Omnipresent Moderator
Staff member
I have a decent process for this as well, that also saves you quite a few perk points. You really don't need to go in and invest a lot of perks into the Alchemy tree if you are looking to grind it. IMO the only perks that are really all that useful for the tree are the first 5 ranks of Alchemist. All the other perks are really only useful if you plan on using the poisons your craft for weapons, or the potions you make if you aren't using restoration. It makes the potions and poisons stronger, and in turn, more expensive--which not only increases the amount of Alchemy experience you gain from crafting (cause the experience you gain is based on the price of your product), but the amount of profit you can get.

What I like to do is Sleep in any in for the Well Rested perk, which gives you a boost in all-around experience gain, make sure you have the thief stone like you have already stated, and if you are able to: wear fortify alchemy gear. On top of the perks you have in the Alchemist perk, the fortify gear will make everything you make even more expensive and powerful. From there if you put a few points into the Speech skill tree to make it so that you get better prices, you can get rich after making only 10 potions.

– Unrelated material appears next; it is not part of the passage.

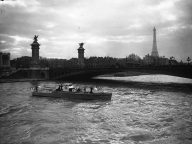 20 Stunning Vintage Photos Of Paris In The 1920s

My favourite potions to make for money and grinding are simple and are moderately expensive--but don't require the rarest ingredients like Giant's Toe. Here are a few that are super easy:
-Frost Lyriam, Purple Mountain Flower and Wheat
- Blue Mountain Flower, Hanging Moss and Lavender
- Blue Mountain Flower, Hanging Moss and Rock Warbler Egg
- Dragon's Tongue, Fly Amonita and Mora Tapinella
- Blue Mountain Flower, Chicken's Egg, and Lavender
- Blue Mountain Flower, Hanging Moss and Hagraven Feathers

These will pull you potions worth anywhere from 300-2000 gold each, depending on your alchemy skill, gear and speech skill.
 

sticky runes

Well-Known Member
If you max out the alchemy skill by doing nothing but buying ingredients, creating potions and then selling them back to the alchemist it more than pays for itself because when your alchemy skill gets high enough you can sell created potions for more than what you paid for the required ingredients. At first you will only about break even doing this but when you focus all your perk points on the alchemy skill eventually you can make an exceedingly high profit by doing this. It helps if you acquire the thief guardian stone first so you can increase the skill a little faster. Also, you should invest one perk point for haggling and then one for the allure perk so when your speech skill gets up to level 50 you can get the merchant perk and sell the created potions to any merchant. This is very easy to do because as you are doing all the buying and selling to max out the alchemy skill, respectively the speech skill will also increase.
This is actually the method I'm using to play as my current character, an imperial Alchemist, who doesn't invest in any combat perks. Mostly alchemy, speech, restoration and enchanting, I leave a lot of the fighting to my bodyguard Stenvar, and back him up with arrows and spells. My potions are becoming stupidly expensive, so it'll be a relief once I unlock the Merchant perk and become able to sell to more shopkeepers.

I don't think I'll ever play as a character who doesn't use alchemy, though. I'm obsessed with picking flowers and mushrooms and catching butterflies, even if I'm playing as a burly warrior. It took me ages to figure out how the restoration potion exploit works, but once I did, it became even more fun.